Speaking at a downtown rally near the border with Mexico, O’Rourke said that his hometown El Paso, its embrace of immigration and its rich ties with Mexico, represented the best of the American experience.
Quoting King, he said El Paso and its Mexican neighbor of Ciudad Juárez were “caught in an inescapable network of mutuality, tied in a single garment of destiny.”
He added: “This is a campaign for America, for everyone in America.”
His words and the setting on the street that connects El Paso with Ciudad Juárez, symbolized what his campaign said would be one of O’Rourke’s themes — a “unifying vision for bridging divides” to unite Americans from all walks of life.
But the speech by O’Rourke, a former three-term member of Congress, comes at a time of extraordinary discord over immigration, with a surge of migrants trying to enter the United States and President Donald Trump threatening to seal off the border in the coming week. El Paso has been a flashpoint for much of that unrest, with hundreds of migrants now being held in a makeshift encampment near where he spoke.
In El Paso, and later Saturday in rallies in Houston and outside the state’s Capitol in Austin, O’Rourke planned to stress climate change, criminal justice reform, health care, the economy and immigration, all topics that have emerged as major issues in the effort by Democrats to unseat Trump in 2020.
With thousands of supporters expected to attend Saturday’s rally in El Paso, some had already headed to the site Friday night to scout the location, looking for the best position to view the speech.

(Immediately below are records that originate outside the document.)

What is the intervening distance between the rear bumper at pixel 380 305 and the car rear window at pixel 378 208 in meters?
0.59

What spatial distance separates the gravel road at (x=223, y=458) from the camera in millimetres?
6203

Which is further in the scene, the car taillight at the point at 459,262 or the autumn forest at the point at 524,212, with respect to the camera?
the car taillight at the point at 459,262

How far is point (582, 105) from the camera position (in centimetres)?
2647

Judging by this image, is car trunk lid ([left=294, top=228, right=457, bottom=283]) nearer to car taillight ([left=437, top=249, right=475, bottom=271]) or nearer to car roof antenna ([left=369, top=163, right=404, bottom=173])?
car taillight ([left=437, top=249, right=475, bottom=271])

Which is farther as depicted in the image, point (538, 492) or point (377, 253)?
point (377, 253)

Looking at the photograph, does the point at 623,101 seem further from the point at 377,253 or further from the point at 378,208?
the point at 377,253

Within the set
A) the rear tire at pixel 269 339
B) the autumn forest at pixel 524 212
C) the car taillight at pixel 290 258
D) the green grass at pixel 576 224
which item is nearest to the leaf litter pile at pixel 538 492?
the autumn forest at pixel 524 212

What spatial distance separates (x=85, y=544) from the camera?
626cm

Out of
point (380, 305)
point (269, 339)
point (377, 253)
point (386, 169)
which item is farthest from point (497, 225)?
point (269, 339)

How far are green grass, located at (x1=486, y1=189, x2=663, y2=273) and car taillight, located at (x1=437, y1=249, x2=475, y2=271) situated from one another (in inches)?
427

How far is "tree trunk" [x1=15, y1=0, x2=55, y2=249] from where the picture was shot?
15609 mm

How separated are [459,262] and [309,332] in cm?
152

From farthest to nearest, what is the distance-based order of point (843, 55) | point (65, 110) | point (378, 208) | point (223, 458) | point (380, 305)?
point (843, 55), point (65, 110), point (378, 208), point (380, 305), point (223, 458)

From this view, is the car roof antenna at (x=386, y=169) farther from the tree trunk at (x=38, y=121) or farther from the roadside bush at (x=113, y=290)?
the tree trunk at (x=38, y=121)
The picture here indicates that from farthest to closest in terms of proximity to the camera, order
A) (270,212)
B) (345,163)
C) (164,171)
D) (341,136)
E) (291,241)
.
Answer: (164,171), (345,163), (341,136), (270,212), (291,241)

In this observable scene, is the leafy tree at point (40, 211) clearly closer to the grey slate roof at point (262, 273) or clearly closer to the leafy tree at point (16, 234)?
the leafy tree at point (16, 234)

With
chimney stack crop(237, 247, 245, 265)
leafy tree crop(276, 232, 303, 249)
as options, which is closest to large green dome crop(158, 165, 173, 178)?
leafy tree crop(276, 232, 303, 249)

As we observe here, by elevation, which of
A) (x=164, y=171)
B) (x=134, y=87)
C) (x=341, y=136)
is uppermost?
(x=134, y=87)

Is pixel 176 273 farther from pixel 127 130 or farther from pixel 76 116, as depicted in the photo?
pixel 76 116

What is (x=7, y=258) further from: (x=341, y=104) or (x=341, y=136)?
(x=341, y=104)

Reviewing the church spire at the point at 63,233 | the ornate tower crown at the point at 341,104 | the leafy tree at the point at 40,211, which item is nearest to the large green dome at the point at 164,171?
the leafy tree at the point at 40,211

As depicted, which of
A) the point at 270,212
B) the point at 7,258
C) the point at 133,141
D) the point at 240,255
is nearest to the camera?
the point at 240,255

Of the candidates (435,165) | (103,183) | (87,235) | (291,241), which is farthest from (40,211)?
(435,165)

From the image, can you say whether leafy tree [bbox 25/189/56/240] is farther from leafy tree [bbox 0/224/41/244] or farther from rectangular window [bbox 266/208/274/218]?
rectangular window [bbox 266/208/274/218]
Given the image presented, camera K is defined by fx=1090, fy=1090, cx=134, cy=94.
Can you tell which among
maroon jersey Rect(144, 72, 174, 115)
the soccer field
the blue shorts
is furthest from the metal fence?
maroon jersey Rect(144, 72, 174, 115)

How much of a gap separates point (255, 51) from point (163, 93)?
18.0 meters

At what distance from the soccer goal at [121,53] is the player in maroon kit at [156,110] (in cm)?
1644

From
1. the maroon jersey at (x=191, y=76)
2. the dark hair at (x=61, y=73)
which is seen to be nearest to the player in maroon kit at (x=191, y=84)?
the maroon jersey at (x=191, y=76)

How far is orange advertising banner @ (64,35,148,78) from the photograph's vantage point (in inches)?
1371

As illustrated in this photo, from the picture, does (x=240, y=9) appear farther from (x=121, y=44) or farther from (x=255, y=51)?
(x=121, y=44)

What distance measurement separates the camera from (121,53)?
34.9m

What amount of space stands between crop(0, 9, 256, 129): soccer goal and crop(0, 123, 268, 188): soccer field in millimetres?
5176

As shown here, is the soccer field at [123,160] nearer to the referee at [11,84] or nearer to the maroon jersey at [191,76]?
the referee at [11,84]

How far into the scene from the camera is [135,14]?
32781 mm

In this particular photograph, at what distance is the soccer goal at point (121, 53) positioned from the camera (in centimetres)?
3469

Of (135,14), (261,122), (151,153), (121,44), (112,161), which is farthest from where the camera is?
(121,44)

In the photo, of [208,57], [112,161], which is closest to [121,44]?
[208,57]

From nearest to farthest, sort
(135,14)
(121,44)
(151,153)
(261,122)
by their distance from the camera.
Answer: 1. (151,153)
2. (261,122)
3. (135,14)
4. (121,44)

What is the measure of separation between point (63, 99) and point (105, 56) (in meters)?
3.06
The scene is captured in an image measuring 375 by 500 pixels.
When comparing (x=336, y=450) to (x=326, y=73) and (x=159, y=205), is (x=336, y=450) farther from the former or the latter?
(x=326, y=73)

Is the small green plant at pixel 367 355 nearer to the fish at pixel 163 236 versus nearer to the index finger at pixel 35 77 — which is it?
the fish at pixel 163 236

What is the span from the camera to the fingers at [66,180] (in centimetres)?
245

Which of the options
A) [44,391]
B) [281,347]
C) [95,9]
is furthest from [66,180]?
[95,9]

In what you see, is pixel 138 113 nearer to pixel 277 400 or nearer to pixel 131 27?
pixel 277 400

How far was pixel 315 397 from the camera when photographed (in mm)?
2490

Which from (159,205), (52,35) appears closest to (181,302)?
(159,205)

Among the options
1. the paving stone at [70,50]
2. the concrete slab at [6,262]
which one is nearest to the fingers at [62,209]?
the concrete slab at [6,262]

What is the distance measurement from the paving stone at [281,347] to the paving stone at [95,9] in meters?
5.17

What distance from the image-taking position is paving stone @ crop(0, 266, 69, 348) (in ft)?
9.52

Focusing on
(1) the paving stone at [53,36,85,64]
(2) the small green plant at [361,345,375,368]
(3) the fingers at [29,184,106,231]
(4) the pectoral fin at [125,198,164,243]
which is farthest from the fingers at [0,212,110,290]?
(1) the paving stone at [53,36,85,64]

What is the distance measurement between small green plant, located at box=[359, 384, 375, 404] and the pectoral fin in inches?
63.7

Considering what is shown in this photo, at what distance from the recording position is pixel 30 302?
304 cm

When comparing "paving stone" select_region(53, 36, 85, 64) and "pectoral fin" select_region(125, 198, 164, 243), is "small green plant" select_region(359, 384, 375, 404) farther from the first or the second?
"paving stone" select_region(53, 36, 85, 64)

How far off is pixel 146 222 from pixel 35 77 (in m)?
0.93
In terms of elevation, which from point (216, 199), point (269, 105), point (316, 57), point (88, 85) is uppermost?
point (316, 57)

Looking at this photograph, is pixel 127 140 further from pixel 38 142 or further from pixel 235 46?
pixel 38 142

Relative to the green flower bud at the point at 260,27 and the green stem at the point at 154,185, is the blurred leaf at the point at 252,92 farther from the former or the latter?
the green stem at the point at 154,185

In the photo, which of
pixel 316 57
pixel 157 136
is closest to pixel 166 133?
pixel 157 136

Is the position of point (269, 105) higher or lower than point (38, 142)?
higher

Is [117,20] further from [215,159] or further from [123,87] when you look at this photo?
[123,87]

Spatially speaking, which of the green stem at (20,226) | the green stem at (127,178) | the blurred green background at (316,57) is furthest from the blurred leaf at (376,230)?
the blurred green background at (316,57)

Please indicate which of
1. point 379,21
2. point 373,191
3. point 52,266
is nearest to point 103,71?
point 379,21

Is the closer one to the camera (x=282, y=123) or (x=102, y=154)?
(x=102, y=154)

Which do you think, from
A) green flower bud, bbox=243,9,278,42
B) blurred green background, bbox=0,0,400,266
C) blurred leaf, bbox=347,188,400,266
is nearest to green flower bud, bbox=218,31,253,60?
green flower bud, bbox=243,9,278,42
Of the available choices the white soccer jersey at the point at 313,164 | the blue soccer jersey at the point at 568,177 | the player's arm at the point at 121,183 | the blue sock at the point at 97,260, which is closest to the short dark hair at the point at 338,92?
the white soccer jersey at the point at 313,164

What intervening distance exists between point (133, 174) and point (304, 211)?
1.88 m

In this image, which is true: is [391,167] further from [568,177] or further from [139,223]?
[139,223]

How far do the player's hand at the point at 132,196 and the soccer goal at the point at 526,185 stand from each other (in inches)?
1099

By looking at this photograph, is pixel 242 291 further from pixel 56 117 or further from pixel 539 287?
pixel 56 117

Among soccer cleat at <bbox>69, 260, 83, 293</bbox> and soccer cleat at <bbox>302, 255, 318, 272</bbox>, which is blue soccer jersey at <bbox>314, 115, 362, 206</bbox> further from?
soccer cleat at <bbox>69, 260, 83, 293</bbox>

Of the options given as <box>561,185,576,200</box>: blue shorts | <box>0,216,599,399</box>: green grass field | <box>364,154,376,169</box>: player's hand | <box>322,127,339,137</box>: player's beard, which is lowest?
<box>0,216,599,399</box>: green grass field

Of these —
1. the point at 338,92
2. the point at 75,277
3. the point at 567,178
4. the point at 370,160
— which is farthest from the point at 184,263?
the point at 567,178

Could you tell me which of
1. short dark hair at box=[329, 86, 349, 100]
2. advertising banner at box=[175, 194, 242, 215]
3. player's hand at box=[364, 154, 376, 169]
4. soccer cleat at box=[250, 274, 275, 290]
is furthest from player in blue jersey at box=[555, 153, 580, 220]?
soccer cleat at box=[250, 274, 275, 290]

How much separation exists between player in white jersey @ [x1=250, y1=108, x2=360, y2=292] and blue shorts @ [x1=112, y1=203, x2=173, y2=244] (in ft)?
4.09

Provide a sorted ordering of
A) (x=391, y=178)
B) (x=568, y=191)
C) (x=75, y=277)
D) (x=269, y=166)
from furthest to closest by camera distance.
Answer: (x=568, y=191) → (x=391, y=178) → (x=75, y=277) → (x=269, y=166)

“We want to be close,” said Bertha Bourgeois, 72, of El Paso, an O’Rourke booster who was watching workers assemble a media platform for his speech. “I like his views. I like how he thinks.” Volunteers wearing black-and-white BETO T-shirts began arriving at 7 a.m. Saturday in anticipation of O’Rourke’s appearance at 10 a.m. local time.
The campaign also said it was livestreaming the event to 1,000 volunteer-organized watch parties across the country.
El Paso Republicans, meanwhile, were set to sponsor a counter-rally one block away.
O’Rourke, 46, grew up in this border town, the son of a local political figure and a furniture store operator. He had little name recognition until last year, when he became a national figure during his unsuccessful effort to unseat Sen. Ted Cruz, a Republican.
With a progressive sheen and grassroots appeal, O’Rourke set fundraising records in that Senate campaign. He continued that record-setting pace in the 24 hours after announcing his White House ambitions two weeks ago, raising more than $6.1 million online in one day and outpacing the $5.9 million collected by Sen. Bernie Sanders of Vermont in his first day.
Some recent polls place O’Rourke at third in popularity among Democrats expected to be in the race, behind former Vice President Joe Biden, who has not yet announced his intentions, and Sanders.
Marta Lopez, 71, a retired state worker from El Paso, had come to the rally wearing one of the BETO T-shirts. “We’ve lived here all our lives, and I feel we don’t need a wall,” said Lopez, adding that she admires O’Rourke’s positions on immigration as well as his decision not to accept PAC money.
O’Rourke was to be joined at the rally Saturday by his wife, Amy, and their three children, as well as Rep. Veronica Escobar, his successor in the House of Representatives.
Since announcing his candidacy March 14, O’Rourke has spent much of his time on a listening tour around the country.
He has made immigration issues a central focus. At a recent appearance in Milwaukee, he spoke about the harmony of El Paso’s multicultural environment and added, “We have nothing to fear from immigrants from, really, anywhere in the world, but certainly those that arrive at our southern border.”
For his campaign kickoff, O’Rourke chose a location just over a mile north of the Paso del Norte International Bridge linking the United States and Mexico.
The crossing has emerged as a flashpoint in Trump’s efforts to seal the border. Faced with hundreds of refugees trying to enter the United States daily, border agents have begun holding the migrants in a makeshift pen beneath the bridge. O’Rourke visited the bridge earlier in the week.
Some of the tensions shadowed O’Rourke’s event.
The rally area was partly hemmed in by a construction site. As the crowd built, several supporters of O’Rourke said they were intimidated by a gantlet of pro-Trump protesters blocking their way.
“They were just very confrontational and yelling scary stuff at us,” said Thelma Ramos, 38, of El Paso. Ramos said her 13-year-old daughter, Maya, was in tears as they walked past the Trump supporters, who were yelling, “Beto’s lying to you,” and “Build the wall.” Others carried signs saying that O’Rourke supported abortion both “before and after” birth.